* [WRITTEN INSTRUCTION]
Copy out only those lines running from the line with "At what distance" to the end of the listing, keeping each one exactly as it is.

Dataset records:
····················

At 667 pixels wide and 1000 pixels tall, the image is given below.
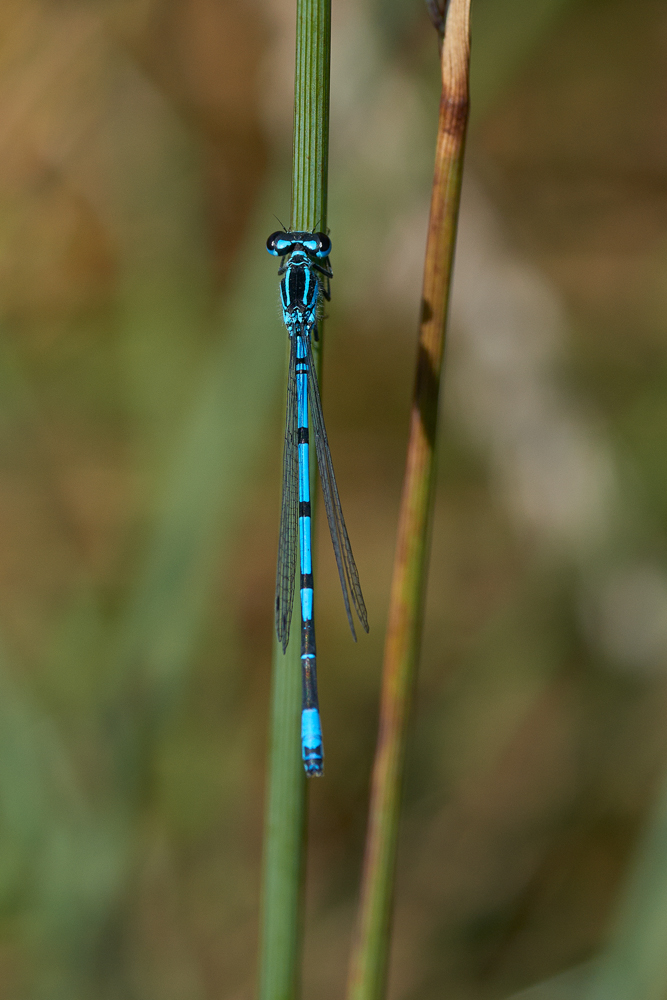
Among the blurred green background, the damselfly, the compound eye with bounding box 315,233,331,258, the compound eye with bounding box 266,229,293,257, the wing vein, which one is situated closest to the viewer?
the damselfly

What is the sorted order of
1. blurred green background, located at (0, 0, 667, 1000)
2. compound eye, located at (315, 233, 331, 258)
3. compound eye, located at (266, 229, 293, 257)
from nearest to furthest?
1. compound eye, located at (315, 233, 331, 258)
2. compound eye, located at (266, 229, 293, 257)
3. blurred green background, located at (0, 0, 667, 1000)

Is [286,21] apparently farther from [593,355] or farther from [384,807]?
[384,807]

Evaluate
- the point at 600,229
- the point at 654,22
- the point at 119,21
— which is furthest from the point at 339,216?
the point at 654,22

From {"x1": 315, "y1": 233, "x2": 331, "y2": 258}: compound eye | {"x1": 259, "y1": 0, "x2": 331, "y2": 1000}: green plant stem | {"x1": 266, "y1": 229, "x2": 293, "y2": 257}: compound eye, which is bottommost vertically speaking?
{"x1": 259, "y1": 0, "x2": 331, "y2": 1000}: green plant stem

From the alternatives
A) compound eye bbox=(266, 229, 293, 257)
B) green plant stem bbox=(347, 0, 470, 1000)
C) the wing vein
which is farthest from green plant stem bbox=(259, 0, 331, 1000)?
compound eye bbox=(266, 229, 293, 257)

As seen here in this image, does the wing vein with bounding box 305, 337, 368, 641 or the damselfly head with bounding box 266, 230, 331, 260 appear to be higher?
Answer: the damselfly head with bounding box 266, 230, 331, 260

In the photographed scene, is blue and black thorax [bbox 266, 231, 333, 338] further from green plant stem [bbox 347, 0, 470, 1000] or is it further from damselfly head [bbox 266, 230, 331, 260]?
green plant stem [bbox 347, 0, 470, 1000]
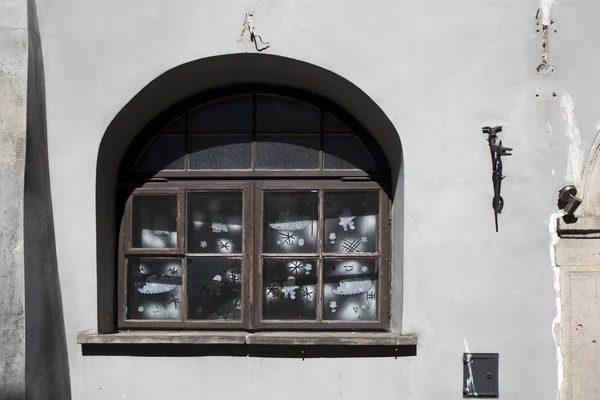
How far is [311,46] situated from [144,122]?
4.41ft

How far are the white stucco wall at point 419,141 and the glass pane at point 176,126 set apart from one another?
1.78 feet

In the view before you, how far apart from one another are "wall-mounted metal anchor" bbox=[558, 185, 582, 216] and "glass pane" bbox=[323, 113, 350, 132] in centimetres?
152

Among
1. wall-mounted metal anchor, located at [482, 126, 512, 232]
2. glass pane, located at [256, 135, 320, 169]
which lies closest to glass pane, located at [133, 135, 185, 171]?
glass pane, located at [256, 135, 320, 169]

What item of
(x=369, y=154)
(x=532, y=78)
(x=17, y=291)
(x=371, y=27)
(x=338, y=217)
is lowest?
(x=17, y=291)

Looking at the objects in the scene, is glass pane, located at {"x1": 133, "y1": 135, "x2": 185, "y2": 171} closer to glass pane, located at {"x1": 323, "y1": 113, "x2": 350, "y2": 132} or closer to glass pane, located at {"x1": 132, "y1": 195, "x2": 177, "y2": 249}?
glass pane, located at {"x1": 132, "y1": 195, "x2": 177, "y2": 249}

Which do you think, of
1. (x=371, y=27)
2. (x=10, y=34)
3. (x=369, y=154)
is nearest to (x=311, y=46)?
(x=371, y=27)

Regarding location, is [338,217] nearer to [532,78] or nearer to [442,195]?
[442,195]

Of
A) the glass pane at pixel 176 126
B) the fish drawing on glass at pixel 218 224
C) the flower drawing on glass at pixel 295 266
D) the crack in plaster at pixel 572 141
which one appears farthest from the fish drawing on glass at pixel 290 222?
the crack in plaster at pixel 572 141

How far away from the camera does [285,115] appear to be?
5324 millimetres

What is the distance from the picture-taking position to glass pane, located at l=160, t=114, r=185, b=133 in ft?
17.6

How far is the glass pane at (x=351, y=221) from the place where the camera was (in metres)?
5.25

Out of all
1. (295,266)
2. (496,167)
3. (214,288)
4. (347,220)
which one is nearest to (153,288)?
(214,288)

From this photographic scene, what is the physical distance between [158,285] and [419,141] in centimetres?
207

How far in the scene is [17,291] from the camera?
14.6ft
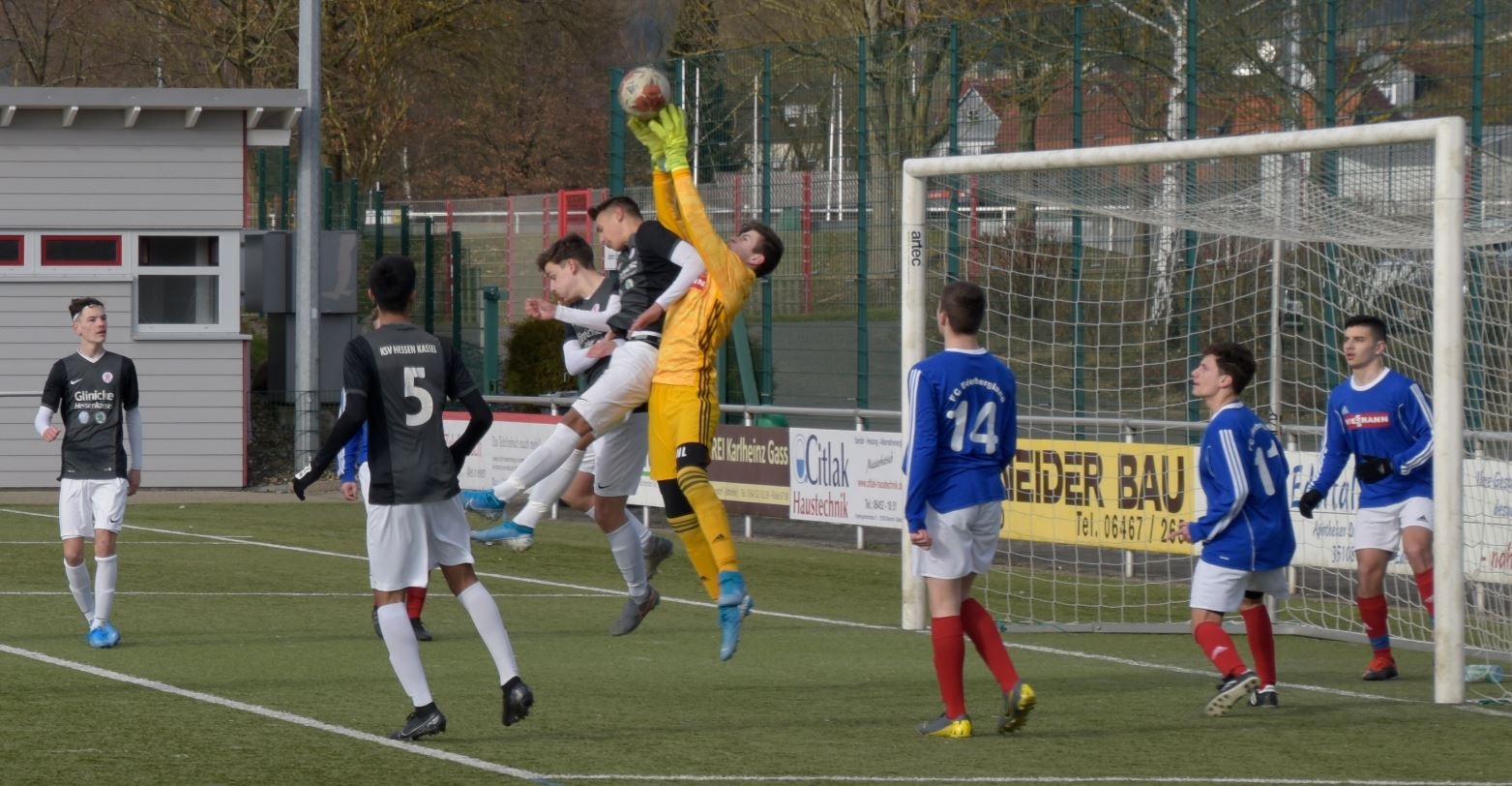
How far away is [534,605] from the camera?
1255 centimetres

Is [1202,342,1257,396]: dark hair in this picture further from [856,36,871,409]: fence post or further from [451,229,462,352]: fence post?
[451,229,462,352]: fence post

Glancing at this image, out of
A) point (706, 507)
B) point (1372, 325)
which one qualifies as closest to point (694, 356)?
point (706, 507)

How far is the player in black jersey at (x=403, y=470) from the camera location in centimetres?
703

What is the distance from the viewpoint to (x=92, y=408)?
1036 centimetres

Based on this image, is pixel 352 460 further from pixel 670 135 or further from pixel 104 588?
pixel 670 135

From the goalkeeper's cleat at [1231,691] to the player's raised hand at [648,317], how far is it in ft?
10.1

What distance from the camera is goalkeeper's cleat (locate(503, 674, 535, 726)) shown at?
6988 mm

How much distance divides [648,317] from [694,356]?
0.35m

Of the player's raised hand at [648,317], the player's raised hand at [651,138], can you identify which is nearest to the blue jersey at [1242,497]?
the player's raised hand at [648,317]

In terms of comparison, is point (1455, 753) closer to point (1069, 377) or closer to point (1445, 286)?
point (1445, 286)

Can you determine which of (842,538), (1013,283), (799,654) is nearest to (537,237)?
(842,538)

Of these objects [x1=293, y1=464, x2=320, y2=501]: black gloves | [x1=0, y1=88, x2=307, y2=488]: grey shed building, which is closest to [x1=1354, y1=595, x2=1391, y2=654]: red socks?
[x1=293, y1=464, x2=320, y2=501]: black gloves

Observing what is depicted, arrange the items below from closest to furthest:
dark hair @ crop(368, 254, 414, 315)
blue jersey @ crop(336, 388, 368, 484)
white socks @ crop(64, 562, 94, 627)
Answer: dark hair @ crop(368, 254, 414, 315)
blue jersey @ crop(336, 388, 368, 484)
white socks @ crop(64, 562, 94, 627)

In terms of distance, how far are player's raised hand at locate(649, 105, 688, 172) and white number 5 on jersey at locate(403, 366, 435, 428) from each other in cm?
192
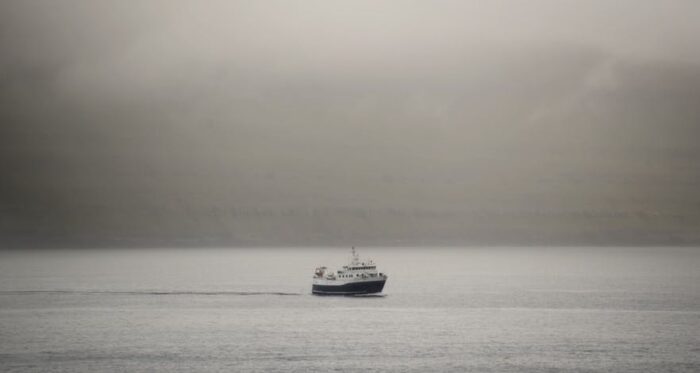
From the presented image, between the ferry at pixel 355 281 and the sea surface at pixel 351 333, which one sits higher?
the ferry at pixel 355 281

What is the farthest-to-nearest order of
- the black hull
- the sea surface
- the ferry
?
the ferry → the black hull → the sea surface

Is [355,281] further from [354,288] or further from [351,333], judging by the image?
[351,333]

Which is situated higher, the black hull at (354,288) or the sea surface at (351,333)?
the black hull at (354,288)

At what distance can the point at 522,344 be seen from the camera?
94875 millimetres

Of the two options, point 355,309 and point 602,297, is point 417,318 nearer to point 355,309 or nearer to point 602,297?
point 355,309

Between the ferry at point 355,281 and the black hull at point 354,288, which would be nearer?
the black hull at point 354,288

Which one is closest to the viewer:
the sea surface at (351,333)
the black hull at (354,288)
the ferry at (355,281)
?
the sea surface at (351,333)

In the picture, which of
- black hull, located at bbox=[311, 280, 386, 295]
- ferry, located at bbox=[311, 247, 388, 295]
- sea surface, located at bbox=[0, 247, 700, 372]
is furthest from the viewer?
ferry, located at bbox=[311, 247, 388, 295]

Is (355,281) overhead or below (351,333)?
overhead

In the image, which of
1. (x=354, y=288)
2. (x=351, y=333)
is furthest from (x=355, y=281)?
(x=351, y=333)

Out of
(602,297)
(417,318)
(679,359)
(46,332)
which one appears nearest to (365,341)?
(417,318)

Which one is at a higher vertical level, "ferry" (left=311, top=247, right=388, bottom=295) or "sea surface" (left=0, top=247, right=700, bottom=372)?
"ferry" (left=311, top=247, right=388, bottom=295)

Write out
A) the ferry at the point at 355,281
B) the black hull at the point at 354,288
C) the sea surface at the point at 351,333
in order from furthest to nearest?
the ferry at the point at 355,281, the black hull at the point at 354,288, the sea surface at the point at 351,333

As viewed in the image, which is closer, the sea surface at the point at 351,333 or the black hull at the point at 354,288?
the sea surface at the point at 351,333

····················

* [SOLUTION FOR THIS PROBLEM]
At what distance can the point at 522,344 be seen from the camera?
94875 millimetres

Of the two options, point 355,309 and point 602,297, is point 417,318 nearer to point 355,309 or nearer to point 602,297?
point 355,309

Between the ferry at point 355,281 and the black hull at point 354,288, which would be nearer?
the black hull at point 354,288

Which one is closest to the viewer:
the sea surface at (351,333)
the black hull at (354,288)
the ferry at (355,281)
?
the sea surface at (351,333)

In the picture, which of
- black hull, located at bbox=[311, 280, 386, 295]
- ferry, located at bbox=[311, 247, 388, 295]
- sea surface, located at bbox=[0, 247, 700, 372]
is furthest from the viewer?
ferry, located at bbox=[311, 247, 388, 295]

Is (355,281) overhead or below (351,333)?
overhead

In the image, which of
1. (x=354, y=288)
2. (x=351, y=333)
is furthest from (x=355, y=281)?
(x=351, y=333)

Out of
(602,297)
(417,318)
(679,359)
(46,332)
which one appears nearest to (365,341)?
(417,318)

Which one is at a higher vertical level, "ferry" (left=311, top=247, right=388, bottom=295) or "sea surface" (left=0, top=247, right=700, bottom=372)?
"ferry" (left=311, top=247, right=388, bottom=295)

Write out
A) the ferry at the point at 355,281
B) the black hull at the point at 354,288
C) the sea surface at the point at 351,333
in order from furthest to nearest?
the ferry at the point at 355,281, the black hull at the point at 354,288, the sea surface at the point at 351,333

As viewed in the image, which is closer, the sea surface at the point at 351,333 or the black hull at the point at 354,288?
the sea surface at the point at 351,333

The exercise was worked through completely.